With this tactic, the herbicide is wiped across the leaves and stems.

Wiper applicators (weed wipers) are devices that use an herbicide-saturated sponge, rope wick or roller that will physically wipe a concentrated solution of herbicide directly onto the weeds by taking advantage of sufficient height difference between the weeds and crop canopy.

Since only the top several inches of the weeds are contacted with herbicide solution, a translocated herbicide such as dicamba or glyphosate is usually required for effective control. Repeat applications may be required to manage certain perennial weeds.

Keep in mind that university data have shown that wiper applications have not been as effective as broadcast or spot spray applications on perennial weeds in pastures. However, they can provide some necessary suppression of weeds, if spraying is not possible. Bidirectional application is recommended to provide thorough control.

Herbicides labeled for wiper application will usually provide specific application instructions on the label. In addition, research trials have shown that a 5% solution applied in a wiper applicator is somewhat comparable to a broadcast application rate of 1 quart per acre. Or, use a mix ratio of one-third glyphosate to two-thirds water in the tank, or this can be tank-mixed with Crossbow, 2,4-D or dicamba.
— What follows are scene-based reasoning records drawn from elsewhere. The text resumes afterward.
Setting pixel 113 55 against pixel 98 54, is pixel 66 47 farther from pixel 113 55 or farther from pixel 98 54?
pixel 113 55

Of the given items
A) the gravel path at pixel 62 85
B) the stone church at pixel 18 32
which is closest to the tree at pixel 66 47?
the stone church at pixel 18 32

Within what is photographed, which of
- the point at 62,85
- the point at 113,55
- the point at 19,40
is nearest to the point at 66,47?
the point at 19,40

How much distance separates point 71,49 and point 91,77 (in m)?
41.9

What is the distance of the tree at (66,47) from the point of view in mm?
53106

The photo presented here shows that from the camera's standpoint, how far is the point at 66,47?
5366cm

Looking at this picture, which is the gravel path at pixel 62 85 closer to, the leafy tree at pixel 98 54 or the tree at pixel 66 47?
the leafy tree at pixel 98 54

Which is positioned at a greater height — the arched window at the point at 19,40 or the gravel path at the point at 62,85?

Grazing and haying restrictions

When using herbicides, make sure you follow any grazing and haying restrictions for each of the products. Some have no or minimal waiting periods between herbicide application and crop utilization. Others have periods of up to a month or more. Each product can differ depending on if the forage is being grazed or harvested for hay.

Furthermore, the restrictions can vary upon type of livestock and if they are lactating. Check the Penn State Agronomy Guide for more information.

Have patience

If perennial weed populations have been growing for many years in a field, it will take a few years or more to get them under control with these repeated measures. Effective control in grass hay or pastures is primarily based on routine mowing, timely systemic herbicide applications, a thick forage stand and not overgrazing. Over time, these tactics can drastically reduce or eradicate these weed populations.

Lingenfelter is an associate of weed science with Penn State Cooperative Extension.